Depression within the field of child and family therapy
The article Evidence-Based Update of psychosocial Treatment for Children and Adolescent depression identifies that depression is a significant problem in the modern world. The authors suggest that the depression that starts in childhood and adolescence causes chronic illnesses and other impairments in adulthood. Depression is associated with impaired romantic, and peer relationships, poor academic achievements, low socioeconomic status, and risks of early death. Therefore, the problems that start in childhood and adolescents hurt them as adults. Thus, it is essential to address the issues early in the life of a person to save them from destruction.
The writers give background information to show that depression is a severe issue deserving the attention of all stakeholders. They argue that the works of Merikangas, Nakamura, and Kessler (2009) as proof that depression among the youth starts during adolescence. According to Sander and McCarty (2005), depressive disorders are lower in pre-adolescence years but begin to increase at the onset of puberty. The disorders increase and persist until late adulthood. Depression that occurs during adolescence is likely to recur in adulthood and cause chronic illnesses (Maughan, Collishaw, Stringaris, 2012). Therefore, it is essential to learn how to make interventions early in the life of a child to treat it and prevent the disorders from recurring in their adult life.
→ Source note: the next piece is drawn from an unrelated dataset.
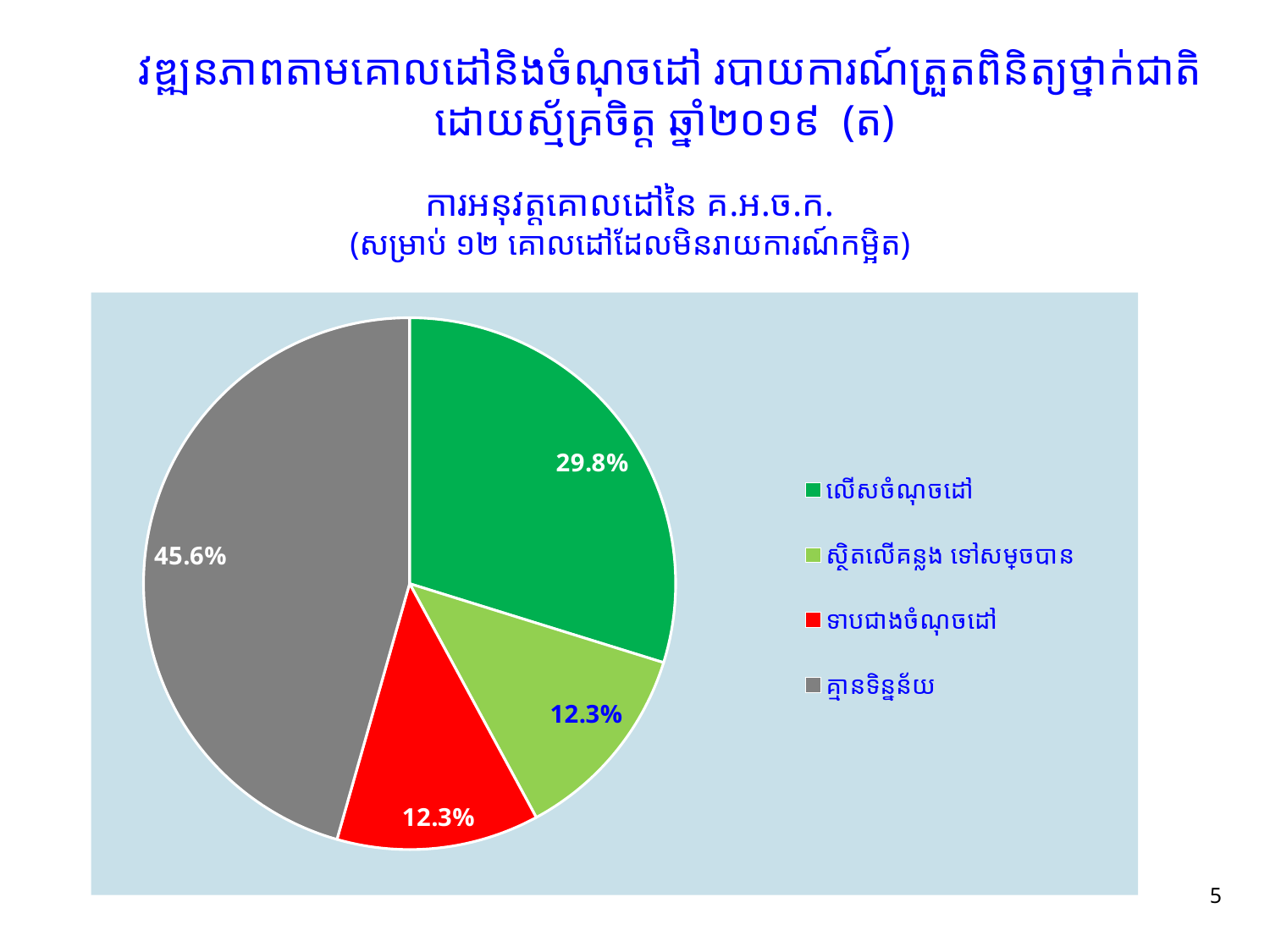
How many slices does the pie chart have? 4 What kind of chart is shown on the slide? pie chart What colour is the slice labelled គ្មានទិន្នន័យ in the pie chart? grey What is the value shown for the slice labelled ទាបជាងចំណុចដៅ (red)? 12.3% What is the value shown for the slice labelled ស្ថិតលើគន្លង ទៅសម្រេចបាន (light green)? 12.3% How many entries does the legend of the pie chart list? 4 Which is larger: the slice for លើសចំណុចដៅ or the slice for ទាបជាងចំណុចដៅ? លើសចំណុចដៅ What is the value shown for the slice labelled គ្មានទិន្នន័យ (grey)? 45.6% What is the value shown for the slice labelled លើសចំណុចដៅ (dark green)? 29.8% What share of the pie do the two 12.3% slices (ស្ថិតលើគន្លង ទៅសម្រេចបាន and ទាបជាងចំណុចដៅ) make up together? 24.6% What is the difference between the គ្មានទិន្នន័យ slice and the លើសចំណុចដៅ slice? 15.8% Which slice of the pie chart is the largest? គ្មានទិន្នន័យ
Treatment research in youth depression began in the 1980s. The first evidence-based treatment (EBT) in youth depression published in 1998. The review identified 14 studies focusing on the treatment of symptoms of depression in children and adolescents. The majority of the articles focused on behavioral and cognitive-behavioral interventions. Across this literature, interventions of depressed youths with the involvement of parents led to a quick recovery. The next publication was in a 2008 study by David-Ferdon and Kaslow that reviewed youth depression literature. By 2008, there were more than 28 additional studies, with ten focusing on children while 18 sampled adolescents (Weersing et al., 2017). The authors use these studies to conclude that there was sufficient evidence to encourage psychosocial intervention for youth suffering from depression. The writers argue that active control conditions. Don't use plagiarised sources.Get your custom essay just from $11/page
The purpose of the current study was to provide a comprehensive EBT for psychosocial treatment for child and adolescent depression. They pay closer attention to the clinical severity of samples, the strength of control conditions, and patterns of null and negative findings in addition to positive effects. The specific aims of the study were to first provide a review of published trials since the 2008 survey to provide an overview of current findings in youth depression research (Weersing et al., 2017). Secondly, the report re-evaluates most of the literature on the treatment of youth suffering from depression. It seeks to weigh the cumulative evidence for various approaches and revise the status of therapy using updated methodical criteria and standards for proof. The study treats children and adolescents separately. Thirdly, the study commends notable findings in the youth depression field in terms of predictors, moderators, and mediators’ effects.
The review followed guidelines by the methods described by Southam-Gerow and Prinstein for the current special series of Evidence-Based Updates. The study includes randomized controlled trials (RCT) of psychosocial treatment for depression in children and adolescents. The review also excluded trial testing medications. The research conducted a literature review on all new treatment trials published since the 2008 EBT review. Secondly, the writers conducted a secondary analysis from trial reports (Weersing et al., 2017). More importantly, they copied the search terms of the 2008 EBT review to maintain a consistent approach to the study. The writers search words in online databases and later separate the articles according to subject and treatment categories. Although the methods used in this study are similar to previous ones, it departs from them in three significant ways. First, it adopts theories over manuals as the central unit of analysis. Second, it focuses on the treatment of clinically significant depression. Third, it considers the balance of negative and positive findings when evaluating interventions and classifying their level of support. As a result, the youth depression evidence that the article evaluates differs significantly from previous studies.
The authors conclude that cognitive behavior therapy (CBT) is the best-supported treatment model in the evidence base. Second, evidence supporting treatment for depression in children was weak and worse than evidence for adolescent interventions. In all the literature, CBT was the dominant intervention (Weersing et al., 2017). The dominance is because of the large number of CBT trials and replications rather than on the strength of individual trial findings. For example, in a sample of 40 studies, there were 27 CBT trials for depressed teens against six tests for IPT. The review provides several sobering perspectives for the treatment of depression in children. Across all domains, the researcher has a lot of work to develop, test, and implement effective interventions for depressed children and adolescents capable of producing enduring positive outcomes.
The authors conclude that depression among children and adolescents is one of the leading causes of mental illness in the world today. Although there is a lot of progress in studying the subject, there is a lot of ground to cover because the studies are not conclusive. It is crucial to reduce depression in children and adolescents because it will reduce the problem among adults. Therefore, it is essential to continue developing, testing, and implementing interventions of child and adolescent depression interventions with the aim of producing positive outcomes.